Think about what is going on here...the discussion is not about whether or not the people who are swimming in debt will get health care; it's about how they can avoid being fined for not purchasing insurance. Suppose the family in your example managed to scrap up the premium for some high-deductible insurance policy, what is the likelihood that they would be able to actually use? IOW, how likely is it that they would seek the routine care that would comprise the deductible? And in if they actually had a medical emergency -- something that used up the entire deductible in one go -- what's the likelihood that debt would send them into bankruptcy? How does any of that make them healthier?

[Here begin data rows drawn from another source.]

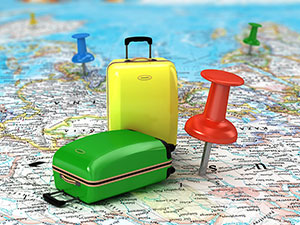 Seyahat için geçen yıl 35 milyar lira harcandı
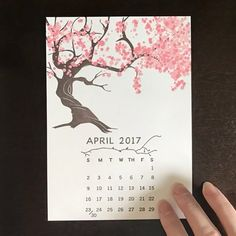 Totally captivated by this 2017 cherry tree calendar from Etsy seller @quickbrownfoxlp. Tree changes each month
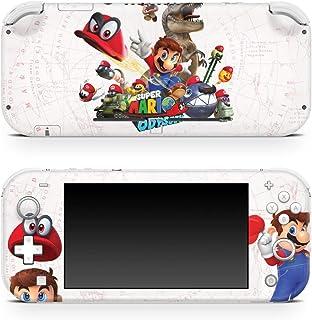 Skin Adesivo para Nintendo Switch Lite - Super Mario Odyssey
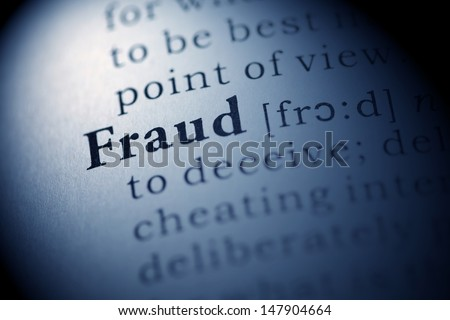 Fake Dictionary, Dictionary definition of the word Fraud.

As with most of what is being discussed, this provision works against what should be the primary objective of reform:
To ensure that every legal residents can obtain medical treatment when he needs it without bankrupting himself or the nation in the process. Anything less than that is nothing but a bailout for one industry or another.
Lost in the Shuffle: The Overarching Goals of Health Reform
1. Financial barriers should not stand between Americans and preventive or acute health care that they sincerely believe will address concerns over a troubling medical condition, in a timely manner, before that condition grows into a critically serious illness.
2. Having received needed health care, no American family should be so financially devastated by medical bills that it cannot meet routine daily living expenses ? for example, make utility or mortgage payments on time or finance the education of the family?s children.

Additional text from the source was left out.